We do not exist in the service of some outside entity, whether that entity is God, the market’s invisible hand, or the alien Elohim that one French magazine writer thinks will resurrect us all in the universe’s waiting room to pass judgment for the sum total of our good and evil deeds.  We simply exist.  We came to be through a long and impersonal process that took us from self-replicating molecules to skyscrapers and laser hair removal in a few billion years, and it is up to us to do with that ineluctable gift what we can and what we will.  No one gives us meaning—we make it.
In my neck of the woods, imagining that something as tiny and random as a human is of special significance to the universe itself, and not just to its fellow humans, is called “megalomania.”  Not “meaning.”
7.    Where did the universe come from?
The universe didn’t “come from” anywhere, because the notion of “coming from” is incoherent outside the universe.  There is no place outside the universe for the universe to have “come from,” and no time before the universe in which the universe could plausibly have been created.  As far as the scientists whose job it is to probe this most basic question have devised, time began with the initial expansion of a singularity which previously held all of the universe’s matter in an infinitely small, infinitely dense point, and continues because that expansion has not stopped.  There is no “before” that point because time itself is a property of the universe, not of some grander scheme in which the universe participates.  In effect, the universe has always been, but its form has varied immensely in the billions of years that have passed since.

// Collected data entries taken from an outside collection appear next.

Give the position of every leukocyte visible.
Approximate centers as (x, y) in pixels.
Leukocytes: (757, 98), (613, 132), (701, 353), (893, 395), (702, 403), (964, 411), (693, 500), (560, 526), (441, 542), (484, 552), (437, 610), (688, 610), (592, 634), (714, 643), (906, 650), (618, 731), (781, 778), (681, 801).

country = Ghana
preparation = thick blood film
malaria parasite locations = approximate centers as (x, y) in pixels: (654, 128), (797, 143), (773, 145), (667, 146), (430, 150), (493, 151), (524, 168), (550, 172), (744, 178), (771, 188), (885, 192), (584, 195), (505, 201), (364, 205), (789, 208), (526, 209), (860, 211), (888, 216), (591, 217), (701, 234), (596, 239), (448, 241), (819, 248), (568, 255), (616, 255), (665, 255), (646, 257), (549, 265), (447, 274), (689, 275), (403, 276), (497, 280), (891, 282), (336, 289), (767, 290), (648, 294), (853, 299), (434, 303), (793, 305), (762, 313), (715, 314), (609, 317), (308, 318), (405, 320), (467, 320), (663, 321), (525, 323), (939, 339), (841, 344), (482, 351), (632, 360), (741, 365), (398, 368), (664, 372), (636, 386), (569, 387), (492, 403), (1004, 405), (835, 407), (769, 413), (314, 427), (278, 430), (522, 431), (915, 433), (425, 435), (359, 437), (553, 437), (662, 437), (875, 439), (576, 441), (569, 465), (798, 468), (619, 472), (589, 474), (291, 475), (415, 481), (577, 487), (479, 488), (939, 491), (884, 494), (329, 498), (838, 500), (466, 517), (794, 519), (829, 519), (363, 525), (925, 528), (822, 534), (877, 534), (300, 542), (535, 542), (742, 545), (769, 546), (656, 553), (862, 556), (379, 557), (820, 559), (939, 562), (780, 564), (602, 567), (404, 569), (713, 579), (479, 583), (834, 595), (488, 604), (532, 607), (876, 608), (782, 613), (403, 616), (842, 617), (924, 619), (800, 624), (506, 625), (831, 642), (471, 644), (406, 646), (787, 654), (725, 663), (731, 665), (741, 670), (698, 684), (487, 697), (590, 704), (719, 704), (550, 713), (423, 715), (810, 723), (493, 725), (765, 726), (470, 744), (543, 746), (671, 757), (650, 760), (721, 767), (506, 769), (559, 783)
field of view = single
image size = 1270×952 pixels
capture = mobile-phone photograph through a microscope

8.    What about miracles? What all the people who claim to have a connection with Jesus? What about those who claim to have seen saints or angels?
Those people are wrong.
A miracle is merely an event that someone popularizes as such prior to, or in the long-term absence of, a non-deific explanation.  A lot of famous “miracles” have long since been debunked and even duplicated, and others are so poorly documented that it’s not possible to say what they were with a reasonable chance of success.  Many, indeed, are obvious frauds whose obviousness is deliberately hidden so that the “miracle” can live on.
So many people claim a “connection” to Jesus that it’s not at all clear what saying that actually means.  Given that the supposed historical-yet-magical person Jesus many imagine lived in what is now Israel in the 1st century CE was likely an insignificant preacher to which a larger myth was attached, and an enormous body of evidence suggests that any divine entity associated with that person likewise doesn’t exist, it follows that those people do not have a “connection” to anything.  They may identify with or regard as a model to follow the literary character Jesus, but that is rarely reflected in their actions, so that doesn’t seem to be true either.  Most, then, simply use the idea of Jesus as a talisman to ward off criticism of their behavior and solidify their status as a particular group or tribe that is different from the broader society and from other groups that use other talismans.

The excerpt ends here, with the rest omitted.